Focus on Conditions:

ConditionMeaning
KubeletNotReadykubelet unhealthy or not reporting
NetworkUnavailableCNI / network connectivity issue
DiskPressureDisk space exhausted
MemoryPressureNode out of memory
PIDPressureProcess limit reached

Common Causes & Resolutions

1. DiskPressure (Disk Space Exhaustion)

How It Happens

  • Excessive application logs
  • No log rotation
  • emptyDir volumes consuming space
  • Image cache growth

How to Identify

kubectl describe node <node-name>

Look for:

DiskPressure=True

Check ephemeral-storage under Capacity / Allocatable.
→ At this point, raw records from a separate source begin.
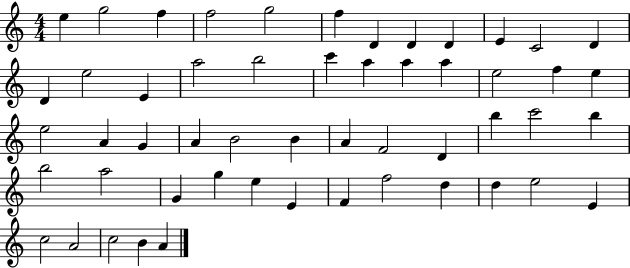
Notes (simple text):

E5/q G5/h F5/q F5/h G5/h F5/q D4/q D4/q D4/q E4/q C4/h D4/q D4/q E5/h E4/q A5/h B5/h C6/q A5/q A5/q A5/q E5/h F5/q E5/q E5/h A4/q G4/q A4/q B4/h B4/q A4/q F4/h D4/q B5/q C6/h B5/q B5/h A5/h G4/q G5/q E5/q E4/q F4/q F5/h D5/q D5/q E5/h E4/q C5/h A4/h C5/h B4/q A4/q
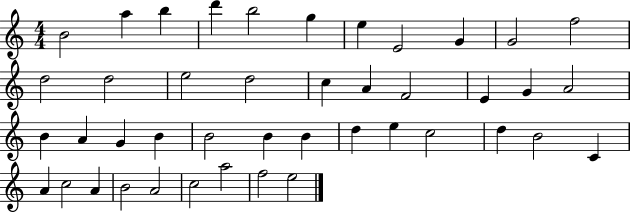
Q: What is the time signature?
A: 4/4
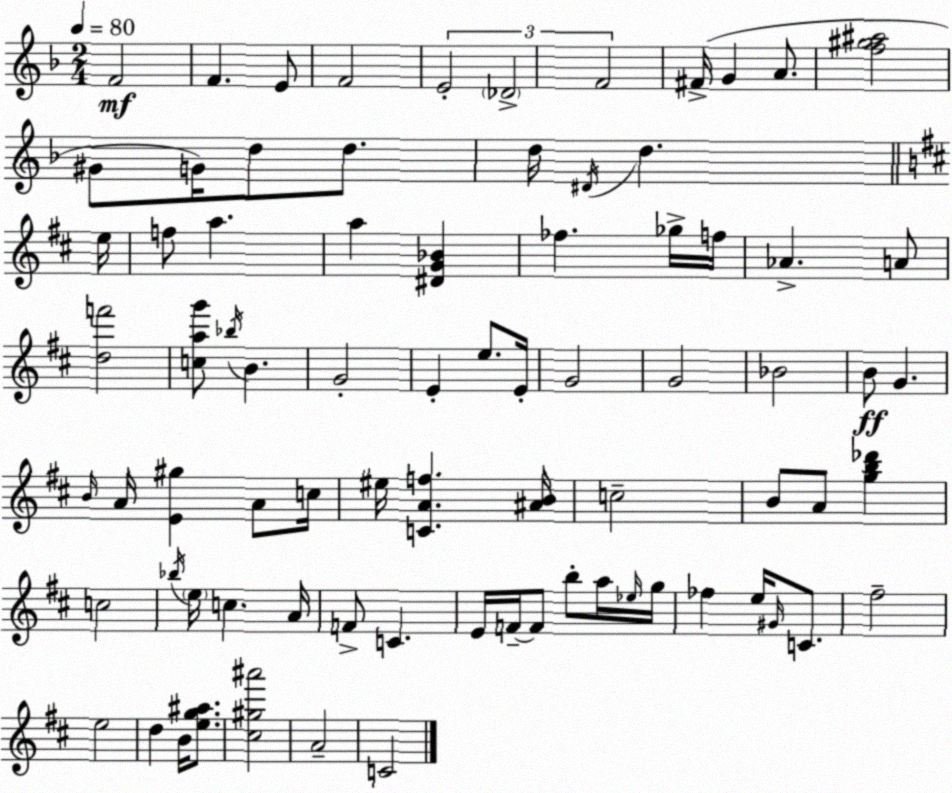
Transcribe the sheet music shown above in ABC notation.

X:1
T:Untitled
M:2/4
L:1/4
K:F
F2 F E/2 F2 E2 _D2 F2 ^F/4 G A/2 [f^g^a]2 ^G/2 G/4 d/2 d/2 d/4 ^D/4 d e/4 f/2 a a [^DG_B] _f _g/4 f/4 _A A/2 [df']2 [cag']/2 _b/4 B G2 E e/2 E/4 G2 G2 _B2 B/2 G B/4 A/4 [E^g] A/2 c/4 ^e/4 [CAf] [^AB]/4 c2 B/2 A/2 [gb_d'] c2 _b/4 e/4 c A/4 F/2 C E/4 F/4 F/2 b/2 a/4 _e/4 g/4 _f e/4 ^G/4 C/2 ^f2 e2 d B/4 [eg^a]/2 [^c^g^a']2 A2 C2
2. kubelet Not Running or Stuck

Symptoms

  • Ready=False
  • KubeletNotReady

Identification

kubectl describe node <node-name>

Resolution

  • In E2E-managed clusters, restart is handled by the platform
  • If persistent, raise a node-level support request

3. Network Connectivity Loss

Symptoms

  • NetworkUnavailable=True
  • Multiple nodes NotReady simultaneously

Common Causes

  • Firewall or security group change
  • Control plane connectivity loss
  • CNI failure

Resolution

  • Verify control-plane reachability
  • Roll back recent network changes
  • Escalate to network team if needed

4. MemoryPressure

Symptoms

  • Pods evicted
  • Node marked NotReady

Identification

kubectl describe node <node-name>

Look for:

MemoryPressure=True

Resolution

  • Scale down memory-heavy workloads
  • Fix memory leaks
  • Add memory requests and limits

5. Container Runtime Failure

Symptoms

  • Pods failing across the node
  • Runtime errors in events

Common Causes

  • containerd crash
  • Image filesystem corruption

Resolution

  • Platform-managed restart
  • Node replacement if persistent

Step 3: Check Events (Evidence)

kubectl get events -A --sort-by=.lastTimestamp

Useful events to look for:

  • NodeHasDiskPressure
  • EvictionThresholdMet
  • NodeNotReady

Step 4: Recovery Validation

kubectl get nodes

Expected:

<node-name>   Ready

Common Mistakes

  • Restarting kubelet blindly
  • Ignoring DiskPressure
  • Waiting for SSH access
  • Treating NodeNotReady as the root issue

E2E Best Practices

  • Monitor node conditions continuously
  • Set resource requests & limits
  • Configure log rotation at app level
  • Use centralized logging
  • Alert on NodeNotReady and DiskPressure

Final Note

NodeNotReady is a signal, not a failure. Fix the cause, and the node will recover automatically.